Entries on spatial positioning:
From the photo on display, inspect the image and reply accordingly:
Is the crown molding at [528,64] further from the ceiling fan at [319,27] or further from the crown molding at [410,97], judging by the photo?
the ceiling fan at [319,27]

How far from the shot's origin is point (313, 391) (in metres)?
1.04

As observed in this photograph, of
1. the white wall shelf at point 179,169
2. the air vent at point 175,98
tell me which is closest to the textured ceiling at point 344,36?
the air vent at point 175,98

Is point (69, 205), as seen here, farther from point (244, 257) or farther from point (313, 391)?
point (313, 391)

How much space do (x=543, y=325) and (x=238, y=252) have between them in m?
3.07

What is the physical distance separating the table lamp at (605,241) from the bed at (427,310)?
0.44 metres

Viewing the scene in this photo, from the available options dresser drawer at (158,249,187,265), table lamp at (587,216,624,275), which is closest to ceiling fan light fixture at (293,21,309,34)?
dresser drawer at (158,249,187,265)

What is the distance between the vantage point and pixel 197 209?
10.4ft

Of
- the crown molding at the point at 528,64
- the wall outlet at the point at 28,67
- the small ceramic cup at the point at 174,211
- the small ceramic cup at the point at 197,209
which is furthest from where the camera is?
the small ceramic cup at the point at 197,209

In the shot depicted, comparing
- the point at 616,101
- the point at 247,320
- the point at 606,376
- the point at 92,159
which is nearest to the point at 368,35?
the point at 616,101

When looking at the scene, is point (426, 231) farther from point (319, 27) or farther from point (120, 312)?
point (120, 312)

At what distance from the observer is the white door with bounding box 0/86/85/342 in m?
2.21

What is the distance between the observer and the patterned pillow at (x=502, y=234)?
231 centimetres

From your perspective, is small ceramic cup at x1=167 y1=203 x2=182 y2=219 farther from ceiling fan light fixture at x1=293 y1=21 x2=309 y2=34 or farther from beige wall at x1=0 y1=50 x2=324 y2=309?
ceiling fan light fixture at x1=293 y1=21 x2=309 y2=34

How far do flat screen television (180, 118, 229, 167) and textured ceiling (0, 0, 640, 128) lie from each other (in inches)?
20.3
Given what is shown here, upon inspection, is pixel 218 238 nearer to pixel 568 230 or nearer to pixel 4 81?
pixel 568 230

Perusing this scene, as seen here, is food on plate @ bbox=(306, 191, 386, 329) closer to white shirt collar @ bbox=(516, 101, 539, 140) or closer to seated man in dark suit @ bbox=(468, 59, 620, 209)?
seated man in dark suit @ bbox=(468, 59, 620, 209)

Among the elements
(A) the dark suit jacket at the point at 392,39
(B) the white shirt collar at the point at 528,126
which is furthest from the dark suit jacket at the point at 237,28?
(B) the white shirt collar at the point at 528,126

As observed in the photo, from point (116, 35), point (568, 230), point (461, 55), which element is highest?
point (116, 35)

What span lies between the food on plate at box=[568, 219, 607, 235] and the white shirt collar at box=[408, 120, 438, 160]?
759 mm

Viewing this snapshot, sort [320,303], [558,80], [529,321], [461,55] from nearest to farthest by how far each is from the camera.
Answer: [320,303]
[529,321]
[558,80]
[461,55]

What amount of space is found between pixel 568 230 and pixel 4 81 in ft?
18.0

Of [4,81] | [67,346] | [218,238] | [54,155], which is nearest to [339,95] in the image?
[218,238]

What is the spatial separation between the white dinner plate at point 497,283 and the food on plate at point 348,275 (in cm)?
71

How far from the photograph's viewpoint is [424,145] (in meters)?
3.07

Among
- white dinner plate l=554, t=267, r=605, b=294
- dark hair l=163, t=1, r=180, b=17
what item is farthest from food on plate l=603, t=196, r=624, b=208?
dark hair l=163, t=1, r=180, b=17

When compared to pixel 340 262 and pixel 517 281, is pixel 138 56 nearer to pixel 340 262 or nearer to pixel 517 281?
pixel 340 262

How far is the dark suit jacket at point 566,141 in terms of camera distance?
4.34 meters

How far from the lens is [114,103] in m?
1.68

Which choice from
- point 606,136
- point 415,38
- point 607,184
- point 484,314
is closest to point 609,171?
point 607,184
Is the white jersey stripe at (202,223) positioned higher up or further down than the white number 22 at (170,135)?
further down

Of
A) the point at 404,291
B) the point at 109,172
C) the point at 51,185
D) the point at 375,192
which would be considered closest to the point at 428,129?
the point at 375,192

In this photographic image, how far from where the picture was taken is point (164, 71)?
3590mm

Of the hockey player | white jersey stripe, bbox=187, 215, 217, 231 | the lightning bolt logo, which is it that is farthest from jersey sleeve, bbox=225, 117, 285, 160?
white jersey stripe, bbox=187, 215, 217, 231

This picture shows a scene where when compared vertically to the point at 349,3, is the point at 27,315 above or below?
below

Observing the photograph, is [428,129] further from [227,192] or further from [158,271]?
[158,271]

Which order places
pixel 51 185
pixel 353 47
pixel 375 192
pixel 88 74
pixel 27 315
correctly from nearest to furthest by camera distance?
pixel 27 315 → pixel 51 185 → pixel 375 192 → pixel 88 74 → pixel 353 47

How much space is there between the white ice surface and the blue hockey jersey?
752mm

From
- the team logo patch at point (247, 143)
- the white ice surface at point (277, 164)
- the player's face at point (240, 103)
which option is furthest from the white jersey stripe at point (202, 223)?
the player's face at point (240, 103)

Exercise:
Update all of the data above by changing "patterned pillow" to "printed pillow" wherever it occurs, leaving everything else the same.

Expected answer:
From the photo on display, inspect the image and reply accordingly:
Is the crown molding at [528,64] further from the ceiling fan at [319,27] or further from the crown molding at [410,97], judging by the photo?
the ceiling fan at [319,27]

How far from the shot's origin is point (313, 391) (in metres)?
1.04

As observed in this photograph, of
1. the white wall shelf at point 179,169
2. the air vent at point 175,98
tell me which is closest to the textured ceiling at point 344,36?
the air vent at point 175,98

Is point (69, 205), as seen here, farther from point (244, 257) or farther from point (313, 391)?
point (313, 391)

How much space do (x=543, y=325) and (x=238, y=252) have between them in m?
3.07

What is the physical distance separating the table lamp at (605,241) from the bed at (427,310)?
0.44 metres

Viewing the scene in this photo, from the available options dresser drawer at (158,249,187,265), table lamp at (587,216,624,275), which is closest to ceiling fan light fixture at (293,21,309,34)?
dresser drawer at (158,249,187,265)

What is the distance between the vantage point and pixel 197 209?
10.4ft

Of
- the crown molding at the point at 528,64
- the wall outlet at the point at 28,67
- the small ceramic cup at the point at 174,211
- the small ceramic cup at the point at 197,209
which is furthest from where the camera is?
the small ceramic cup at the point at 197,209

In the shot depicted, comparing
- the point at 616,101
- the point at 247,320
- the point at 606,376
- the point at 92,159
which is nearest to the point at 368,35?
the point at 616,101

When looking at the scene, is point (426, 231) farther from point (319, 27) or farther from point (120, 312)?
point (120, 312)

At what distance from the observer is the white door with bounding box 0/86/85/342 in m?
2.21

What is the distance between the observer and the printed pillow at (x=502, y=234)?
231 centimetres

From your perspective, is small ceramic cup at x1=167 y1=203 x2=182 y2=219 farther from ceiling fan light fixture at x1=293 y1=21 x2=309 y2=34 or farther from beige wall at x1=0 y1=50 x2=324 y2=309?
ceiling fan light fixture at x1=293 y1=21 x2=309 y2=34

How far do flat screen television (180, 118, 229, 167) and textured ceiling (0, 0, 640, 128) lie from each other (in inches)?
20.3
Given what is shown here, upon inspection, is pixel 218 238 nearer to pixel 568 230 or nearer to pixel 4 81?
pixel 568 230

Perusing this scene, as seen here, is food on plate @ bbox=(306, 191, 386, 329) closer to white shirt collar @ bbox=(516, 101, 539, 140) or closer to seated man in dark suit @ bbox=(468, 59, 620, 209)?
seated man in dark suit @ bbox=(468, 59, 620, 209)

Among the elements
(A) the dark suit jacket at the point at 392,39
(B) the white shirt collar at the point at 528,126
which is furthest from the dark suit jacket at the point at 237,28?
(B) the white shirt collar at the point at 528,126

As observed in the photo, from point (116, 35), point (568, 230), point (461, 55), which element is highest?
point (116, 35)

What span lies between the food on plate at box=[568, 219, 607, 235] and the white shirt collar at box=[408, 120, 438, 160]?
759 mm

Viewing this snapshot, sort [320,303], [558,80], [529,321], [461,55] from nearest to farthest by how far each is from the camera.
Answer: [320,303]
[529,321]
[558,80]
[461,55]

What amount of space is found between pixel 568 230 and pixel 4 81 in ft?
18.0

Of [4,81] | [67,346] | [218,238] | [54,155], which is nearest to [339,95] in the image?
[218,238]

What is the spatial separation between the white dinner plate at point 497,283 and the food on plate at point 348,275 (in cm)?
71

How far from the photograph's viewpoint is [424,145] (in meters)?
3.07

Among
- white dinner plate l=554, t=267, r=605, b=294
- dark hair l=163, t=1, r=180, b=17
what item is farthest from food on plate l=603, t=196, r=624, b=208?
dark hair l=163, t=1, r=180, b=17

When compared to pixel 340 262 and pixel 517 281, is pixel 138 56 nearer to pixel 340 262 or nearer to pixel 517 281?
pixel 340 262

How far is the dark suit jacket at point 566,141 in terms of camera distance?
4.34 meters

How far from the lens is [114,103] in m?
1.68

Which choice from
- point 606,136
- point 415,38
- point 607,184
- point 484,314
is closest to point 609,171?
point 607,184
Is the white jersey stripe at (202,223) positioned higher up or further down than the white number 22 at (170,135)?
further down

Of
A) the point at 404,291
B) the point at 109,172
C) the point at 51,185
D) the point at 375,192
which would be considered closest to the point at 428,129?
the point at 375,192

In this photographic image, how far from where the picture was taken is point (164, 71)?
3590mm

Of the hockey player | white jersey stripe, bbox=187, 215, 217, 231 | the lightning bolt logo, which is it that is farthest from jersey sleeve, bbox=225, 117, 285, 160?
white jersey stripe, bbox=187, 215, 217, 231

This picture shows a scene where when compared vertically to the point at 349,3, is the point at 27,315 above or below?
below

Observing the photograph, is [428,129] further from [227,192] or further from [158,271]?
[158,271]

Which order places
pixel 51 185
pixel 353 47
pixel 375 192
pixel 88 74
pixel 27 315
correctly from nearest to furthest by camera distance?
pixel 27 315 → pixel 51 185 → pixel 375 192 → pixel 88 74 → pixel 353 47

How much space is there between the white ice surface and the blue hockey jersey?
752mm

From
- the team logo patch at point (247, 143)
- the white ice surface at point (277, 164)
- the player's face at point (240, 103)
which option is furthest from the white jersey stripe at point (202, 223)?
the player's face at point (240, 103)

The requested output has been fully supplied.